Pengusaha, mapan, dan tampan. Kurang apa aku sebagai lelaki? Tidak bukan! Namun, Laila itu berbeda. Tunanganku itu bahkan tidak segan membantah kala aku memaksanya untuk melakukan hal yang biasa.
Hubungan lebih dari sekadar pelukan saat pacaran itu wajar menurutku. Namun menurut wanita kolot itu, hubungan badan sebelum ikrar pernikahan itu haram. Hah, aku benci dan mulai menduga-duga bahwa kehormatan Laila telah tercuri atau hilang.
Malam ini kami kembali bertengkar perkara tersebut. Laila bahkan mendiamkan ribuan pesan yang kukirimkan. Marah, kesal, semua bercampur dalam dada. Tanpa pikir panjang aku pergi ke diskotik untuk melampiaskan amarah yang membara.
Sebenarnya malam itu bukan sekali aku mengunjungi diskotik. Setiap ada masalah apa pun kadang aku melarikan diri ke sana. Kenapa? Menurutku di sanalah kesenangan abadi dan kesenangan tanpa syarat.

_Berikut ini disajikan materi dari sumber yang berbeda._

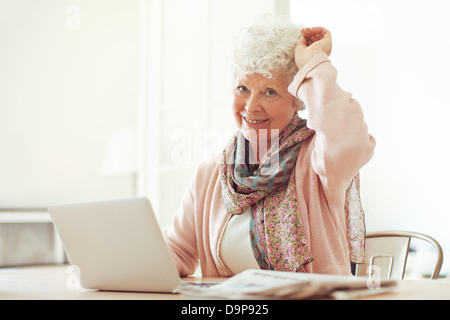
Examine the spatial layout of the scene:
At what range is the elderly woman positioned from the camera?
3.85ft

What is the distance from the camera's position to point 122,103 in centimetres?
332

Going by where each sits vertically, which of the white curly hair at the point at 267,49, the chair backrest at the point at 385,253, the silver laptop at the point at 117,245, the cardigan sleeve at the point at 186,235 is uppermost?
the white curly hair at the point at 267,49

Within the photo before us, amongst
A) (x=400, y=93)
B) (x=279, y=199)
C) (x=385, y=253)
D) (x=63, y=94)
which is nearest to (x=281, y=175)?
(x=279, y=199)

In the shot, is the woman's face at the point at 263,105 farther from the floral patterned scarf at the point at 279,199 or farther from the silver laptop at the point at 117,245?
the silver laptop at the point at 117,245

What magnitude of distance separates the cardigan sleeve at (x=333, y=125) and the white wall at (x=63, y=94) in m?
2.12

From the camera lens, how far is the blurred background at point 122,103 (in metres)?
2.86

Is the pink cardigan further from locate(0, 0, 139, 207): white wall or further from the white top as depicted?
locate(0, 0, 139, 207): white wall

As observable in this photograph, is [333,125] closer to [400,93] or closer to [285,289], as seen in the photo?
Result: [285,289]

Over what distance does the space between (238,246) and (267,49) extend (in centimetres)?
48

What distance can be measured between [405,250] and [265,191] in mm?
466

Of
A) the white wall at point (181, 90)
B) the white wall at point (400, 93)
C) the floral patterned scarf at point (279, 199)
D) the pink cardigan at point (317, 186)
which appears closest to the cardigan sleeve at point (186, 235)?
the pink cardigan at point (317, 186)

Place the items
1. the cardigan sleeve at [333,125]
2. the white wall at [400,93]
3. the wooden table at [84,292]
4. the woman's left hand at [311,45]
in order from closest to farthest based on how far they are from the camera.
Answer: the wooden table at [84,292]
the cardigan sleeve at [333,125]
the woman's left hand at [311,45]
the white wall at [400,93]

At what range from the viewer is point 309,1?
3830 millimetres

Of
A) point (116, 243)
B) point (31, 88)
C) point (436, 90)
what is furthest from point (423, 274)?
point (116, 243)
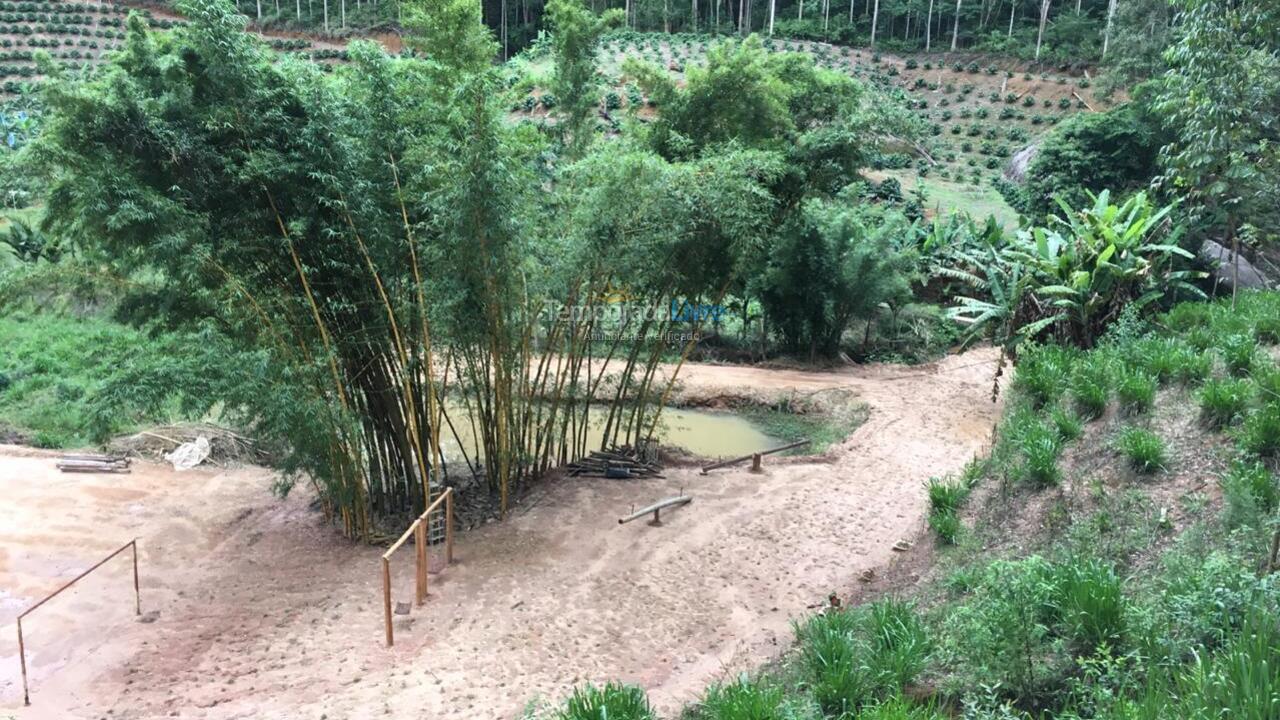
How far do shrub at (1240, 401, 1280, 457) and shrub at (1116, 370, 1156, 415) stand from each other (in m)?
0.83

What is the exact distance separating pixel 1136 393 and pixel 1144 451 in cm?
64

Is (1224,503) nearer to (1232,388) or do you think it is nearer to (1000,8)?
(1232,388)

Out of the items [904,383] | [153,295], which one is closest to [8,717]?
[153,295]

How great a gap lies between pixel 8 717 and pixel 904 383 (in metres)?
11.2

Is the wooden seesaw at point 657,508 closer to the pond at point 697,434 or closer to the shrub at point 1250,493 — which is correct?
the pond at point 697,434

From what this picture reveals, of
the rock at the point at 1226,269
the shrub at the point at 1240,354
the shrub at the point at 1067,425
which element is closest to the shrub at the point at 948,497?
the shrub at the point at 1067,425

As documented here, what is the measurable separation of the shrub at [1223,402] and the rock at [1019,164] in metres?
20.1

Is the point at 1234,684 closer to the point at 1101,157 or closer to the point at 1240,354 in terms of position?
the point at 1240,354

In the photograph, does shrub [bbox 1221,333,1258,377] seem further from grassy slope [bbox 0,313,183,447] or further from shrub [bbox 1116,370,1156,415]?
grassy slope [bbox 0,313,183,447]

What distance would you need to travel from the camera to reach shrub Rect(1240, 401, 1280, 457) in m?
3.96

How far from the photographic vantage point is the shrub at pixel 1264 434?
396 cm

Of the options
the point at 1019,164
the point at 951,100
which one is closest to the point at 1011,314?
the point at 1019,164

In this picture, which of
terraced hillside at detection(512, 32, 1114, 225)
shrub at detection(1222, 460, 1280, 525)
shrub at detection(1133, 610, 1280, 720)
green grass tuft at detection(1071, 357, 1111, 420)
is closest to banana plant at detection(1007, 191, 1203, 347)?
green grass tuft at detection(1071, 357, 1111, 420)

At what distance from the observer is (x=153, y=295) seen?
5.91m
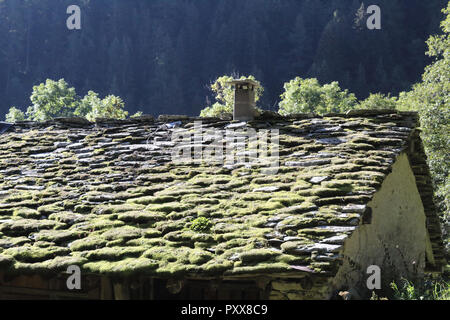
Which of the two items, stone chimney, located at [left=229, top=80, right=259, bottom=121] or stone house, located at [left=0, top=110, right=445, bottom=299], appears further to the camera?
stone chimney, located at [left=229, top=80, right=259, bottom=121]

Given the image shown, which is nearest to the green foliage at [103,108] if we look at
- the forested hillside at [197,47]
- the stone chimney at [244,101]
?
the forested hillside at [197,47]

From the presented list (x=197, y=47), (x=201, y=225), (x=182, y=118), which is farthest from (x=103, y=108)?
(x=201, y=225)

Laila berulang kali menegurku, tetapi tahu apa dia tentangku. Dia tidak pernah tahu bahwa aku pernah menyandang gelar "petualang ranjang". Wanita itulah tempatku melabuhkan hati dengan cinta yang sebenar-benarnya. Sayangnya kembali ke masalah utama. Laila selalu menolak ketika aku mengajak hubungan lebih. Ia memakiku dengan kata gila, tidak punya otak, dan lain sebagainya.

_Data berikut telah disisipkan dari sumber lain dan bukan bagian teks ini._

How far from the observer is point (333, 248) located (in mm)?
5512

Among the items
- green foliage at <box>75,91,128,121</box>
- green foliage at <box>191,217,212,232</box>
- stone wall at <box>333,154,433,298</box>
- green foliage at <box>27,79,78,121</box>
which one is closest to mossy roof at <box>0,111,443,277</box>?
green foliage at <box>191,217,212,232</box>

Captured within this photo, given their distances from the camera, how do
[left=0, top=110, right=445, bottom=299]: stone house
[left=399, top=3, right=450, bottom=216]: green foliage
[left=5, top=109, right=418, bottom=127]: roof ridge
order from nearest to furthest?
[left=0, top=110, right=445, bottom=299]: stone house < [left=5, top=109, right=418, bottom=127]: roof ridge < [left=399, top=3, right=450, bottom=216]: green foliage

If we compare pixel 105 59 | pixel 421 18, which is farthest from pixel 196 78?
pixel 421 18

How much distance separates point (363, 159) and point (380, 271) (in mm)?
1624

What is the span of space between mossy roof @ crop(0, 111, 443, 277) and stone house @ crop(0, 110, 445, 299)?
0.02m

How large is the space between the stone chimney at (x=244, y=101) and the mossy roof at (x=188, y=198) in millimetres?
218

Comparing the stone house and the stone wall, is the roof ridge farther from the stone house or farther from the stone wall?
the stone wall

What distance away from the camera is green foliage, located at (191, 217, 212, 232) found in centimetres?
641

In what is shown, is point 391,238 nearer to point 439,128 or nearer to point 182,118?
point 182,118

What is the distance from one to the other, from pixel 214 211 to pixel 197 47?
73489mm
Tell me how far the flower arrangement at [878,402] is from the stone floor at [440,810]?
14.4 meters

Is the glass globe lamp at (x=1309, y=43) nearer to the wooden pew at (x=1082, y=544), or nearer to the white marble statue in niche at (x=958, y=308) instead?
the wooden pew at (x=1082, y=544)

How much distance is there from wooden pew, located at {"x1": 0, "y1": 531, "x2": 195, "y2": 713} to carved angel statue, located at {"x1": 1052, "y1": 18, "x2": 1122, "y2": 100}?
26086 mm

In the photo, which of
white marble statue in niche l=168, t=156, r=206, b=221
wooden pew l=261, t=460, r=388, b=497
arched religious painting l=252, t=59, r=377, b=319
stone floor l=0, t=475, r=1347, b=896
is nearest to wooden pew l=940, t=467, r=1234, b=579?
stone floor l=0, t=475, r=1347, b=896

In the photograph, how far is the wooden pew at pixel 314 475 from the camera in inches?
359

Padahal wanita di luaran sana dengan mudah takluk ketika aku membisikkan ajakan tersebut. Demi apa pun aku heran dan bingung dengan kekasihku itu. Ada bayang negatif yang memenuhi pikiran sebenarnya. Selain karena kehormatan yang sudah hilang, apa Laila tidak suka lelaki?

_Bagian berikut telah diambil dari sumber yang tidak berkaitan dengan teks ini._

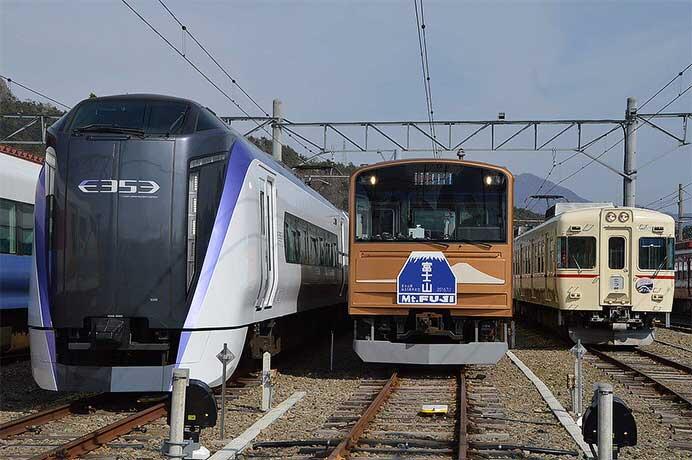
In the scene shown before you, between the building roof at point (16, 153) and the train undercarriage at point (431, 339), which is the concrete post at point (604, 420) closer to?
the train undercarriage at point (431, 339)

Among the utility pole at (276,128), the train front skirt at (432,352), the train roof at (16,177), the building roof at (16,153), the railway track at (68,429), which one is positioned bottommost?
the railway track at (68,429)

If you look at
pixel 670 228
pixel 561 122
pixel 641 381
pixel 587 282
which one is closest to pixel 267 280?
pixel 641 381

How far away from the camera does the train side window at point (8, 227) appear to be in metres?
13.6

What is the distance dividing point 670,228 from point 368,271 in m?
8.02

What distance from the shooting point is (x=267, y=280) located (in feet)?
38.1

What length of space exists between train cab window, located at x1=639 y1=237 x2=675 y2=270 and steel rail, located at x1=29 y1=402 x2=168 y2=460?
11.6 meters

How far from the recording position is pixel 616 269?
18.1m

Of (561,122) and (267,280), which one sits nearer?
(267,280)

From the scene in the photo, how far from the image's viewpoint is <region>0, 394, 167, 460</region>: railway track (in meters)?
7.49

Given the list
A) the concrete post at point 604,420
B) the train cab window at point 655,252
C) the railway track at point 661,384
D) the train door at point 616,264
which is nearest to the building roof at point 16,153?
the railway track at point 661,384

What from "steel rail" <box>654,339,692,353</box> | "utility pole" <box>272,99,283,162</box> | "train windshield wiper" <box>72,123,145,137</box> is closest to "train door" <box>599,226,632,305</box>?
"steel rail" <box>654,339,692,353</box>

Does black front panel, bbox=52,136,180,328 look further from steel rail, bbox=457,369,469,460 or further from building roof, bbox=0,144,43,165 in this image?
building roof, bbox=0,144,43,165

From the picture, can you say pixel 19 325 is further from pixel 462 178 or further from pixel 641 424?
pixel 641 424

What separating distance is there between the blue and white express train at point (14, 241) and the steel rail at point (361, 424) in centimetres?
596
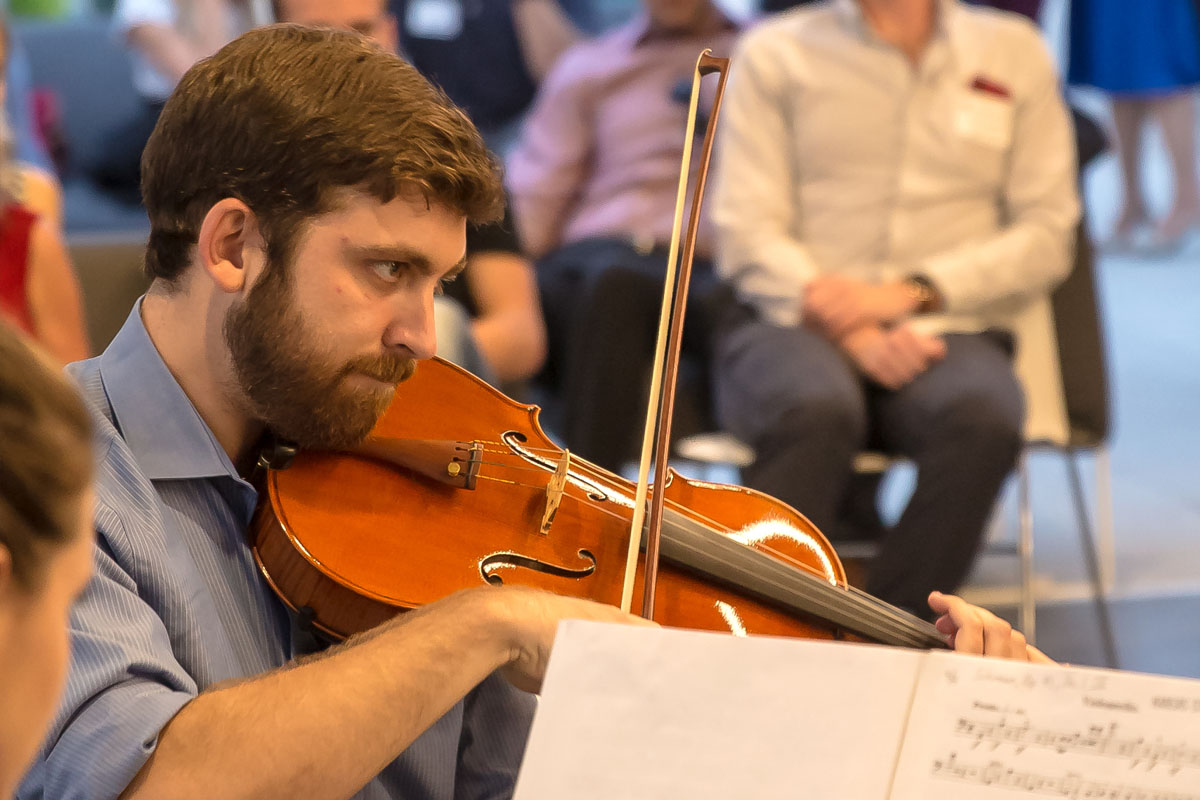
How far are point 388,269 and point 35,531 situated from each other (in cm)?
49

Hah! Aku memilih meneguk bir di atas meja. Seorang wanita berlagak genit dan menghampiriku di bar. Ia mengedipkan mata dan menyodorkan minuman. Sebagai tanda persahabatan, kuambil gelas tadi dengan senyuman.
Jeda beberapa menit rasa panas menjalari badan. Aku tahu persis apa perasaan ini. Sial! Aku pun kelimpungan keluar dari diskotik dengan setengah kesadaran. Sampai di kontrakan, Milda tersenyum saat membuka pintu.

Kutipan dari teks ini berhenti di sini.